:: Tasks to perform ::
[a] Who are all the people named in the article about the Kurtz's Beach development?
[b] Can you carry on the article about the Kurtz's Beach development, starting after its final sentence?

More than 200 people flocked to Kurtz’s Beach for a town hall meeting in September 2011 to share their concerns about the traffic a new development would bring with it, but the voices of angst grew silent in recent years with the flea market remaining untouched.

Now, people are listening again.

Curwood Pasadena LLC — a joint venture between Baltimore-based companies Birchwood Capital Partners and Curated Development Group — wants to buy the property and have it subdivided into a series of lots. Their current plan calls for 7.6 acres dedicated to 168 units of age-restricted townhomes and condos for ages 55 and up, 5.24 acres for a 158-bed assisted living facility, 3 acres for a 28,500-square-foot grocery store, less than 1 acre for a 2,600-square-foot coffee shop or other retail store, 1.2 acres for a fast food restaurant, and 1.6 acres for an access road, stormwater management and a forest conservation easement.

No leases have been signed, so the tenants could change, said David Strouse of Birchwood Capital Partners.

Brumwell Hoyas said her family has rejected many offers over the years, and accepted a few that never came to fruition, hoping to find the best fit for the town they call home.

“We see a need: there’s no assisted living in the area,” she said. “My brother and I are both in our 60s, one is mid-50s and the other will turn 50 this year. I have a lot of friends in this area who will want a place to go when they retire. And Pasadena could use another nice restaurant.”

Developers are required to notify residents within 300 feet of the property when a site development plan is submitted to the county, so a community meeting was held in December. Realizing that the outcome will affect all of Pasadena, Councilman Nathan Volke invited representatives from county and state agencies to Jacobsville Elementary School on January 14 to address constituent concerns.

As Planning and Zoning Officer Steve Kaii-Ziegler explained, the property is currently zoned C2, which allows the mixed-use proposal put forth by Curwood Pasadena LLC. Beyond that, the Office of Planning and Zoning still has much to determine before the project can proceed.

:: Entries supplied ::
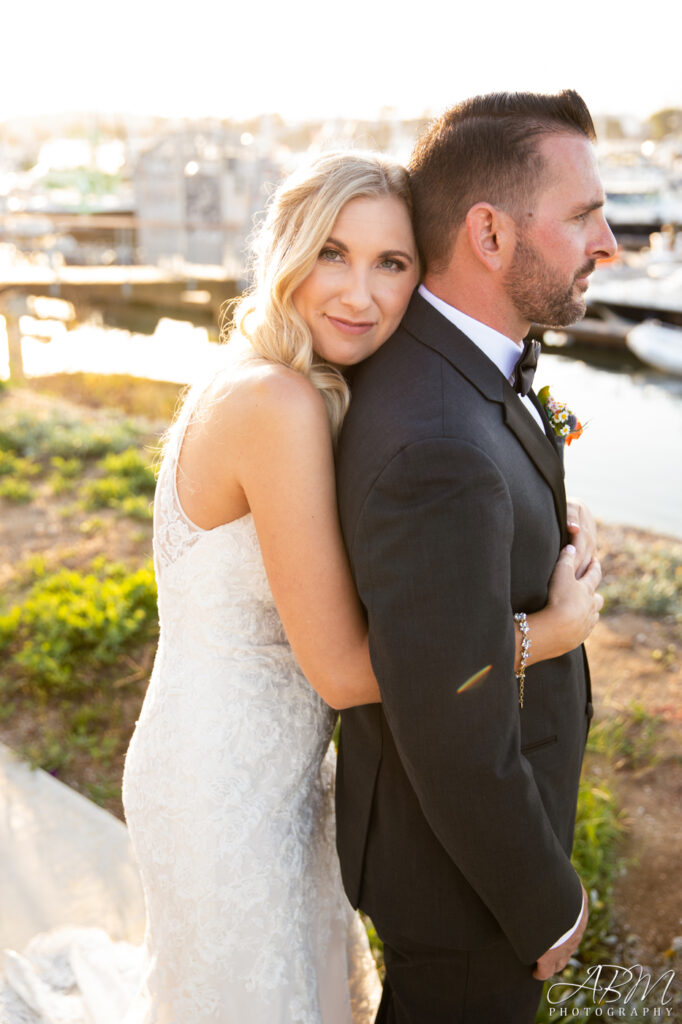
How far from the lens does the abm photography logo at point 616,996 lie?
251 centimetres

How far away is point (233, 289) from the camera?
2514cm

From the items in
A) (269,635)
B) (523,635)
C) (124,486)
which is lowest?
(124,486)

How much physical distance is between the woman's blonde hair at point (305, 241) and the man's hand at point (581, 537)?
64 centimetres

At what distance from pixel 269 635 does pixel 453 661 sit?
662mm

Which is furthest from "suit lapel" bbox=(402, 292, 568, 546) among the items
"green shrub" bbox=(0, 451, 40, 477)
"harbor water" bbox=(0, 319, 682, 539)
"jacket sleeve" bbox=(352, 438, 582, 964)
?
"green shrub" bbox=(0, 451, 40, 477)

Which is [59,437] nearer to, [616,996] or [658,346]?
[616,996]

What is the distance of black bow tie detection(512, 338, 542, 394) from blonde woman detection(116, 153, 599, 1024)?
30cm

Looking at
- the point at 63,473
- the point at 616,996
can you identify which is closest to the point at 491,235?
the point at 616,996

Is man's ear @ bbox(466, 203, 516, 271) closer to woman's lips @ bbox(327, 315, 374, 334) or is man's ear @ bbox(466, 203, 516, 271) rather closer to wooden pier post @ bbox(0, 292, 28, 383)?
woman's lips @ bbox(327, 315, 374, 334)

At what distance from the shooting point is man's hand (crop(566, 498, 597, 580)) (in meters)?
1.95

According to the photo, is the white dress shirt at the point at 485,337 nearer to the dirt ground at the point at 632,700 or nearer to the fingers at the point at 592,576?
the fingers at the point at 592,576

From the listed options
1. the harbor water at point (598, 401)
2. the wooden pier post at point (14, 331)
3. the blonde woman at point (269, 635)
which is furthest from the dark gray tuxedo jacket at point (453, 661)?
the wooden pier post at point (14, 331)

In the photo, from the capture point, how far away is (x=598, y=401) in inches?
664

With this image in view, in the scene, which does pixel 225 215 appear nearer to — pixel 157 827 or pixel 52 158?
pixel 157 827
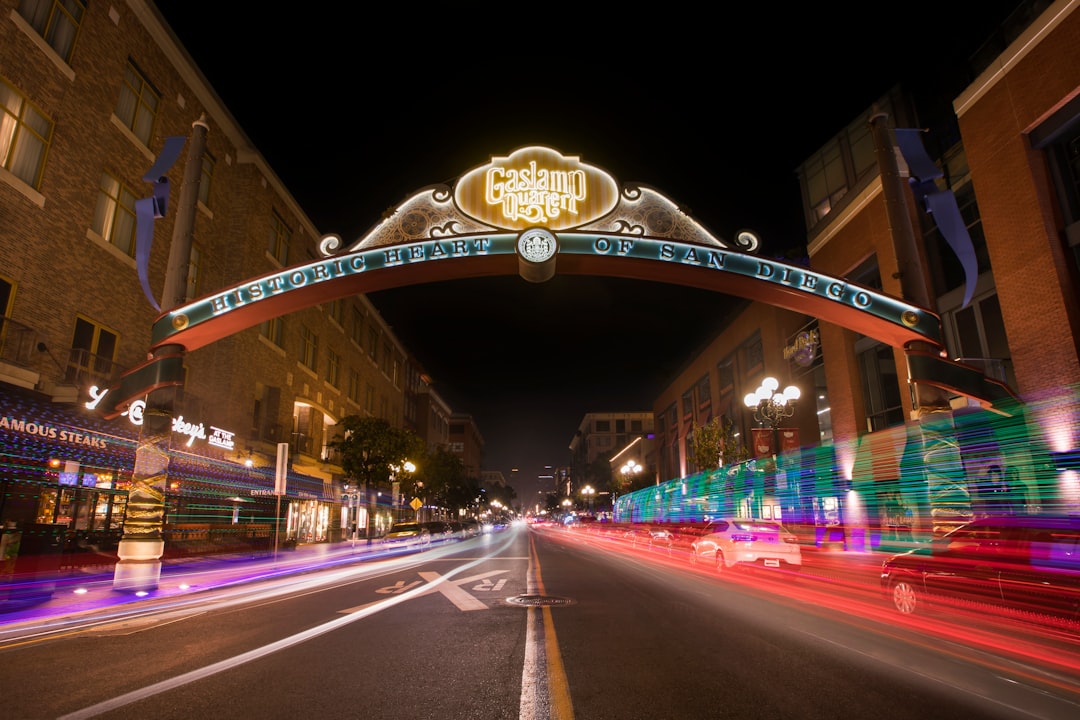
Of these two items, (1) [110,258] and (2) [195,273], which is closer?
(1) [110,258]

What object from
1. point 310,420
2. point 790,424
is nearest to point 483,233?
point 310,420

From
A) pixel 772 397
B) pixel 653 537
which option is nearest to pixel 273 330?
pixel 653 537

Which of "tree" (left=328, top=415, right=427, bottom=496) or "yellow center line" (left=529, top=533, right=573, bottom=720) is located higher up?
"tree" (left=328, top=415, right=427, bottom=496)

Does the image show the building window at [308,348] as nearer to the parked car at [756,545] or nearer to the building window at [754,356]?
the parked car at [756,545]

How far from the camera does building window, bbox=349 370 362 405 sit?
43950 millimetres

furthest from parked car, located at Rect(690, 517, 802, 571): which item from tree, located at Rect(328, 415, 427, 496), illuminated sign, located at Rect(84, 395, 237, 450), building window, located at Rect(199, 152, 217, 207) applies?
tree, located at Rect(328, 415, 427, 496)

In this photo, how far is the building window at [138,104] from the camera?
19938mm

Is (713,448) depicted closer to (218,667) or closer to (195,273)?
(195,273)

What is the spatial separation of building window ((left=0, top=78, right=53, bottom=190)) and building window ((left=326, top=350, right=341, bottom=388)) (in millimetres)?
23439

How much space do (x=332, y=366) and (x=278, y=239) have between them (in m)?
10.8

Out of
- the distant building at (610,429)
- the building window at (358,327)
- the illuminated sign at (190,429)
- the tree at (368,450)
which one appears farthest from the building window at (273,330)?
the distant building at (610,429)

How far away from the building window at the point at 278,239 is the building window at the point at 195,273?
5.66 m

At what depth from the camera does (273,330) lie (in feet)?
101

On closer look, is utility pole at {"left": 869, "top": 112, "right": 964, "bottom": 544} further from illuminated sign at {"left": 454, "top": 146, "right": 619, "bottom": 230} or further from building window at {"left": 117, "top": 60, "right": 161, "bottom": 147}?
building window at {"left": 117, "top": 60, "right": 161, "bottom": 147}
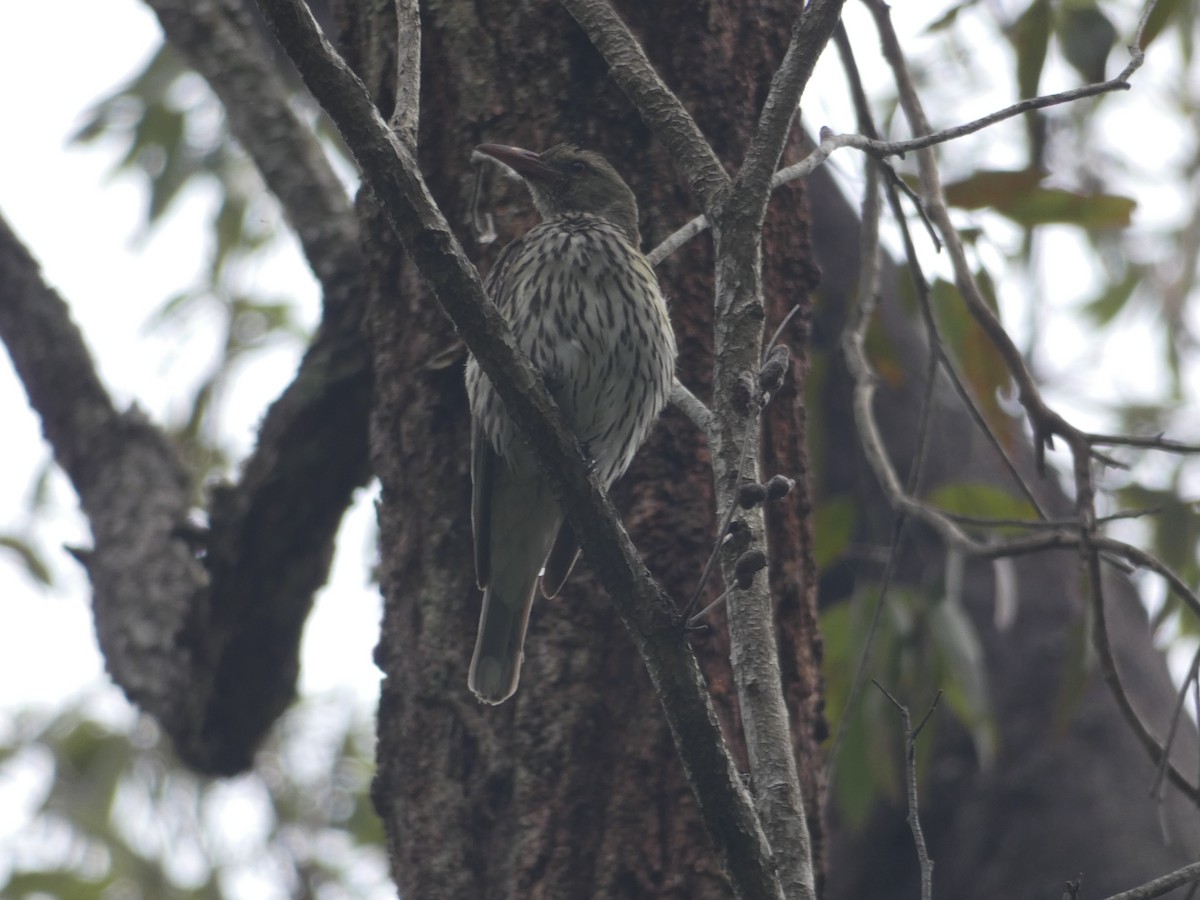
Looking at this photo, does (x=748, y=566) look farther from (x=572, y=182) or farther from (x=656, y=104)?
(x=572, y=182)

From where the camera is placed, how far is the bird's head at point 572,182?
9.90 feet

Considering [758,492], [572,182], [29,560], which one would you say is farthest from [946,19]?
[29,560]

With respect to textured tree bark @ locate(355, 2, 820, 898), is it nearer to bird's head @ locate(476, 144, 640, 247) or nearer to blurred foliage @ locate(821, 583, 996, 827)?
bird's head @ locate(476, 144, 640, 247)

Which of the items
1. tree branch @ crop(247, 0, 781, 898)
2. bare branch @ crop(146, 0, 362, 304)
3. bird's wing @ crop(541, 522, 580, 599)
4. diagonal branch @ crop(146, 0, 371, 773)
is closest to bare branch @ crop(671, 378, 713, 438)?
tree branch @ crop(247, 0, 781, 898)

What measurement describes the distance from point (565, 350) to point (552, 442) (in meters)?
1.18

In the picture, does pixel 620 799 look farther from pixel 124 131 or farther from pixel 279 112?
pixel 124 131

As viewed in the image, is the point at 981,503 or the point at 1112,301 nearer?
the point at 981,503

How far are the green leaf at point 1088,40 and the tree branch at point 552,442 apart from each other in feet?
7.67

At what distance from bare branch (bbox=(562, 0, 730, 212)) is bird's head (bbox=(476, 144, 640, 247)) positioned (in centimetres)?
66

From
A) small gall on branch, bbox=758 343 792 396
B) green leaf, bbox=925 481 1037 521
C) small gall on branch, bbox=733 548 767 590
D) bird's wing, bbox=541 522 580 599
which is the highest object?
green leaf, bbox=925 481 1037 521

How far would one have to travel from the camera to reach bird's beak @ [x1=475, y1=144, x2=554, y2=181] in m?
2.94

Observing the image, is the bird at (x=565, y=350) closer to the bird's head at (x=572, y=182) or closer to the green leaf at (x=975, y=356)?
the bird's head at (x=572, y=182)

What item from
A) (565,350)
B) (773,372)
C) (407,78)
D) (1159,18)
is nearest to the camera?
(773,372)

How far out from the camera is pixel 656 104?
7.23 ft
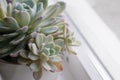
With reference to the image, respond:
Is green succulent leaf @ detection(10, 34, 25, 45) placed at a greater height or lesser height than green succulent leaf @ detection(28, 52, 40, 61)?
greater

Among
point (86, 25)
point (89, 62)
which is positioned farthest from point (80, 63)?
point (86, 25)

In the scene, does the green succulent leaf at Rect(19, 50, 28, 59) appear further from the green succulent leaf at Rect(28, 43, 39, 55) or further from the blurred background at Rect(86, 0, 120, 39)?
the blurred background at Rect(86, 0, 120, 39)

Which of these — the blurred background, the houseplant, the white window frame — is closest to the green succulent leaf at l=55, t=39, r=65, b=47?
the houseplant

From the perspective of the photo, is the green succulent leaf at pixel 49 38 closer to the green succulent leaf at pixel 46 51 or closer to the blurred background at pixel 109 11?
the green succulent leaf at pixel 46 51

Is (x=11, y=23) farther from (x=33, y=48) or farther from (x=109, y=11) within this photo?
(x=109, y=11)

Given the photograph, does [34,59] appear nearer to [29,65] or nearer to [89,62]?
[29,65]

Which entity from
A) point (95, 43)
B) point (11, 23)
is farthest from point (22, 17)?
point (95, 43)
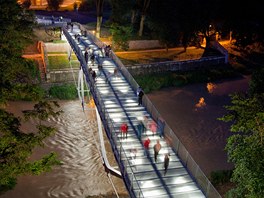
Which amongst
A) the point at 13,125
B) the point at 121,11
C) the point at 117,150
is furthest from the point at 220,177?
the point at 121,11

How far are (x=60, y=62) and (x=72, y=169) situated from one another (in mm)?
19031

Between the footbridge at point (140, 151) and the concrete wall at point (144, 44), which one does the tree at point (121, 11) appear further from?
the footbridge at point (140, 151)

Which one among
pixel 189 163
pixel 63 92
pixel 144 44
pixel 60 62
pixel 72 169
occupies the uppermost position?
pixel 144 44

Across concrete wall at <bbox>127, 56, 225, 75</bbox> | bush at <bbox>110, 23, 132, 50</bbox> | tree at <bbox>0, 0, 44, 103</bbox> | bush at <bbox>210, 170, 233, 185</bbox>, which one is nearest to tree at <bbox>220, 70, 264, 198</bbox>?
bush at <bbox>210, 170, 233, 185</bbox>

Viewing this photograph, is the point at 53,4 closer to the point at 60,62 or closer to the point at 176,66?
the point at 60,62

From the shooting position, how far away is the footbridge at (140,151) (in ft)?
55.9

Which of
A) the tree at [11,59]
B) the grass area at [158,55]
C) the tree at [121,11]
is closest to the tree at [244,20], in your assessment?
the grass area at [158,55]

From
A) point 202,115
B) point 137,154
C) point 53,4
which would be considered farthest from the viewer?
point 53,4

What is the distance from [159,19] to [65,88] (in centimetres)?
1639

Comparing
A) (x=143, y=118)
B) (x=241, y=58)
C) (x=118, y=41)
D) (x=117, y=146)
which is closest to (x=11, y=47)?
(x=117, y=146)

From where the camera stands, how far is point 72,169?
27.3m

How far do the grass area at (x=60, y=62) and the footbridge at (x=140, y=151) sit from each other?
1331 centimetres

:: Per-task outputs ::
[a] David Strouse, Brumwell Hoyas, Nathan Volke, Steve Kaii-Ziegler

[b]
“The nuts and bolts have not been reviewed,” Kaii-Ziegler said, “… but it appears that the applicant will need a series of modifications.”

Now that the initial sketch plan has been submitted, the developer must ask for any modifications necessary to complete the project. Once those are approved or denied by the county, the developer will submit a final plan, and then the developer will need a grading plan and permits.

Ziegler called it a “relatively simple step-by-step process, however, the give and take, and ebb and flow of submittal and review, comments and resubmittal often takes many, many months to a year or two for a project of this nature.”

At the meeting, senior engineer Sarah Fowler said a traffic study would be conducted to determine the likely impact on Mountain Road and surrounding roads.

One Pasadena resident questioned why the land can’t be bought and turned into a county park.

“If we as community said we want to raise the money to buy this at fair market value and make this a county park, well, that’s something that’s been done before,” Volke said. “I think Quiet Waters was done that way. Downs Park I believe was done that way.”

Another attendee asked if Anne Arundel County can forbid the construction of a grocery store if there are several grocery stores nearby.

“The county can’t step in and say we have enough grocery stores and you two can come and you one can’t come,” Kaii-Ziegler said. “I understand the issue, but it is a part of the way our country was built, on competition, and it’s been around for as long as any of us have been alive.

“We don’t approve or deny projects on a popularity contest or whether people like them or don’t,” he added. “And I know that’s not probably an answer that many people want to hear. We approve and deny projects based on the laws, the codes, the regulations that the county council adopts for Anne Arundel County.”

The development is far from a done deal. Brumwell Hoyas said this is probably the seventh contract the family has agreed to in the last 15 years.

“Traffic has never been the reason they didn’t go through,” she said. “The economy turned, or the developer walked away and found a better site in real estate, and a couple developers couldn’t get the zoning changed.”

In response to the people who said the family is “selling out,” Brumwell Hoyas said she thinks the builders are going to do something great that will benefit Pasadena.

“A lot gets said about Section 8. We had an offer for that a few years ago and turned it down,” she said. “We want something nice for Pasadena. I’ve lived here my whole life, and my siblings and I know that property like the back of our hands. This is pretty personal for us.”